The cURL project is terminating its bug bounty program, citing a flood of nonsensical, AI-generated error reports that waste maintainer time. The move highlights a growing crisis in open-source maintenance as automated tools lower the barrier for low-quality submissions.
The cURL project, a fundamental internet library used by billions of devices, is ending its bug bounty program at the end of January 2026. The decision, announced by maintainer Daniel Stenberg, is a direct response to a deluge of low-quality, AI-generated bug reports that have overwhelmed the project's volunteer maintainers.
Stenberg has been vocal about the problem for over a year, coining the phrase "death by a thousand slops" to describe the cumulative burden of these reports. "AI slop and bad reports in general have been increasing even more lately, so we have to try to brake the flood in order not to drown," Stenberg told Swedish electronics industry news site Elektroniktidningen. The core issue is time: determining whether an AI-generated report is nonsense, an exaggeration, or a genuine but misunderstood finding requires significant manual effort.
The bounty program, which has paid out over $101,020 across 87 reports since its inception, was intended to incentivize security researchers to find and report vulnerabilities. However, the financial incentive has apparently been co-opted by automated systems and individuals using AI tools to generate speculative reports without proper validation. While Stenberg acknowledges that over 100 legitimate, AI-assisted reports have led to corrections, the overwhelming majority are "pure nonsense."
The move has drawn support from Joshua Rogers, a well-known bug hunter who himself uses AI tools to assist his research. In a 2025 year-end post and subsequent comments to Elektroniktidningen, Rogers called the termination "a good move and worth a bigger consideration by others." He argues that the primary incentive for skilled researchers isn't the money, but the reputation. "The real incentive for finding a vulnerability in cURL is the fame ('brand is priceless'), not the hundred or few thousand dollars," Rogers stated, noting that a $10,000 maximum bounty is "not a lot of money in the grand scheme of things, for somebody capable of finding a critical vulnerability in curl."
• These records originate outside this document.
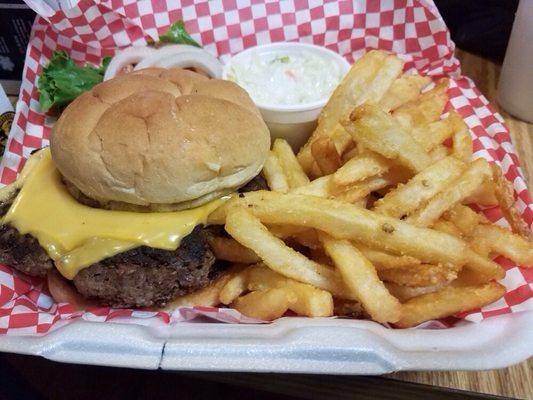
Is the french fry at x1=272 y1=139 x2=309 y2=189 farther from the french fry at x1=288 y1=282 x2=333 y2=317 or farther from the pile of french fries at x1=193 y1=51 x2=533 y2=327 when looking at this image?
the french fry at x1=288 y1=282 x2=333 y2=317

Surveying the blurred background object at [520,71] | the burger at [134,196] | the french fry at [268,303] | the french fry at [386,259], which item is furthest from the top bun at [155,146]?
the blurred background object at [520,71]

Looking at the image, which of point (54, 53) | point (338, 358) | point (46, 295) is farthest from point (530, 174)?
point (54, 53)

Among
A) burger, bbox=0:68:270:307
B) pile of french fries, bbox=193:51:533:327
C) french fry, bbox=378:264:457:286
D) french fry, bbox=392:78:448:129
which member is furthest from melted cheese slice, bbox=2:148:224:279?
french fry, bbox=392:78:448:129

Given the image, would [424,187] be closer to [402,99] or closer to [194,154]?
[402,99]

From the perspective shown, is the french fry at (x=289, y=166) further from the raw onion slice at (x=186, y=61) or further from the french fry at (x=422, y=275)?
the raw onion slice at (x=186, y=61)

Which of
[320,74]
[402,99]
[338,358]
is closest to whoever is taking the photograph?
[338,358]

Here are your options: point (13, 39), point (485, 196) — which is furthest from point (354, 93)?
point (13, 39)

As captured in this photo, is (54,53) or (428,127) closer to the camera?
(428,127)
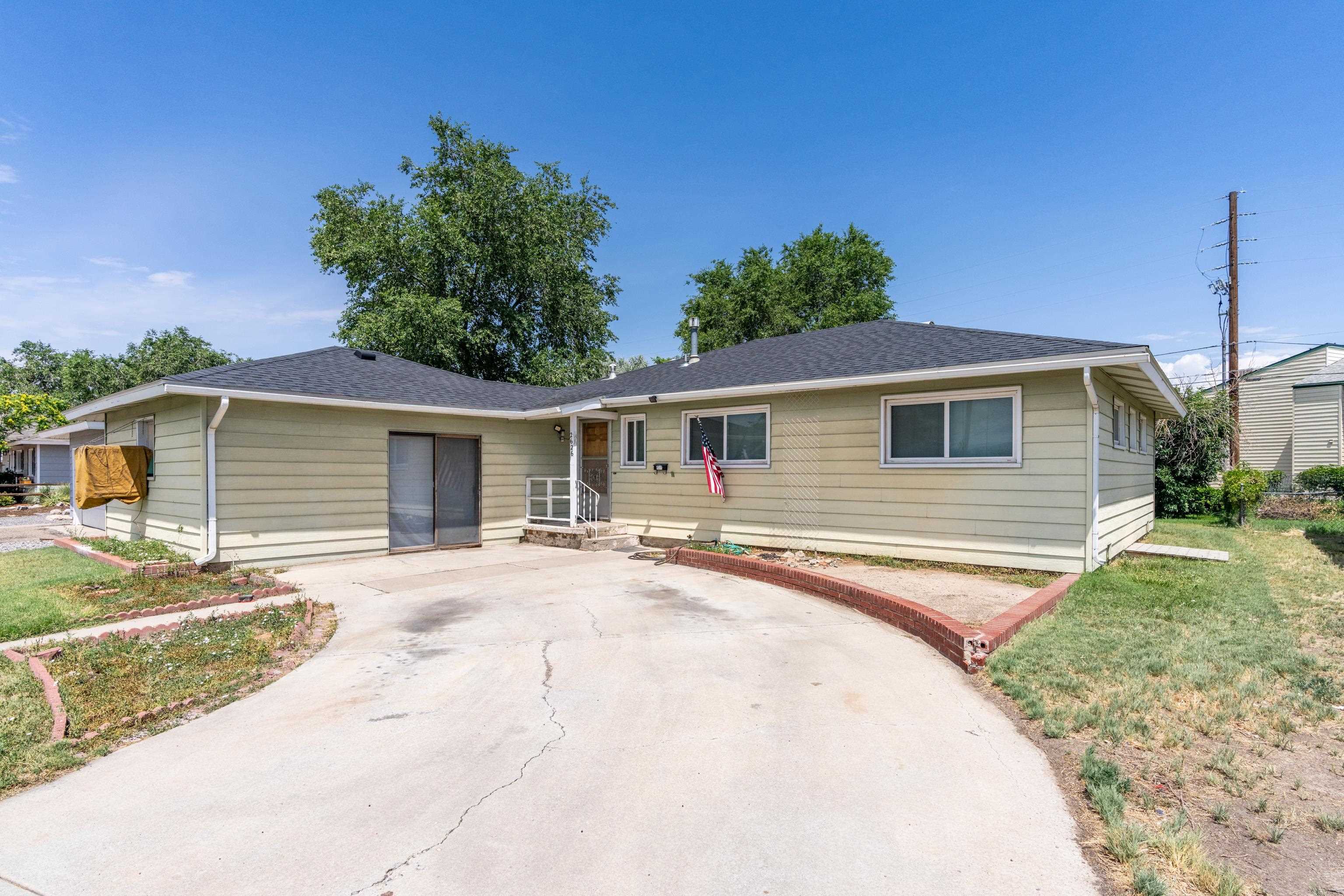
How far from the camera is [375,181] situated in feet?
88.3

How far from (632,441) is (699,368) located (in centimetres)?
197

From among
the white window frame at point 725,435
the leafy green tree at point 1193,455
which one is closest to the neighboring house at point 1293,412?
the leafy green tree at point 1193,455

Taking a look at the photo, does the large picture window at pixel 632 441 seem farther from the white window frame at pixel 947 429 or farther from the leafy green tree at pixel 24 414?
the leafy green tree at pixel 24 414

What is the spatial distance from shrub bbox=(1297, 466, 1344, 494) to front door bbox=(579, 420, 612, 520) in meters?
19.9

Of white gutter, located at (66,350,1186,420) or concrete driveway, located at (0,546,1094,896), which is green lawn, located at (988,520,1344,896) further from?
white gutter, located at (66,350,1186,420)

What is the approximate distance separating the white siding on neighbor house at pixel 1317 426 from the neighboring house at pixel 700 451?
11.2m

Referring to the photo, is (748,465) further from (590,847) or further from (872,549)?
(590,847)

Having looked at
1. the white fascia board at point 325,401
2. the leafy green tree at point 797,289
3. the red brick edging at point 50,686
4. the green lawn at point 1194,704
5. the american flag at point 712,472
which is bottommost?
the red brick edging at point 50,686

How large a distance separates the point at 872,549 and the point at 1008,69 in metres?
15.3

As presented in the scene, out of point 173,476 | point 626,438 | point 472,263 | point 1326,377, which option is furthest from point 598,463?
point 1326,377

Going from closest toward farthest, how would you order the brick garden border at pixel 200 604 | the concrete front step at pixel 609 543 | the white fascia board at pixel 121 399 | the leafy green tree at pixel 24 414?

However, Rogers also acknowledged the nuanced impact of bounties across different socio-economic contexts. "The value of a bounty is not the same for every reporter -- in low socio-economic locations, a reward which would be the cost of lunch in Sweden can be massive," he said. This highlights a tension in open-source security: while bounties can democratize participation, they also lower the barrier for spam.
The cURL case is not isolated. Many open-source projects face similar challenges. The core problem is a misalignment of incentives. Automated tools can generate plausible-sounding reports with minimal effort, while the cost of verification falls entirely on the project maintainers. Removing the financial incentive for raw report submission shifts the burden back to the reporter to ensure their finding is valid and significant before submitting it.
This decision forces a reevaluation of how open-source projects manage external contributions. It suggests a potential shift towards reputation-based systems or more stringent submission requirements. For projects considering similar measures, the key will be balancing the need for genuine security reports with the need to filter out automated noise. The cURL project's move is a pragmatic, if drastic, step to preserve maintainer sanity and focus on substantive contributions.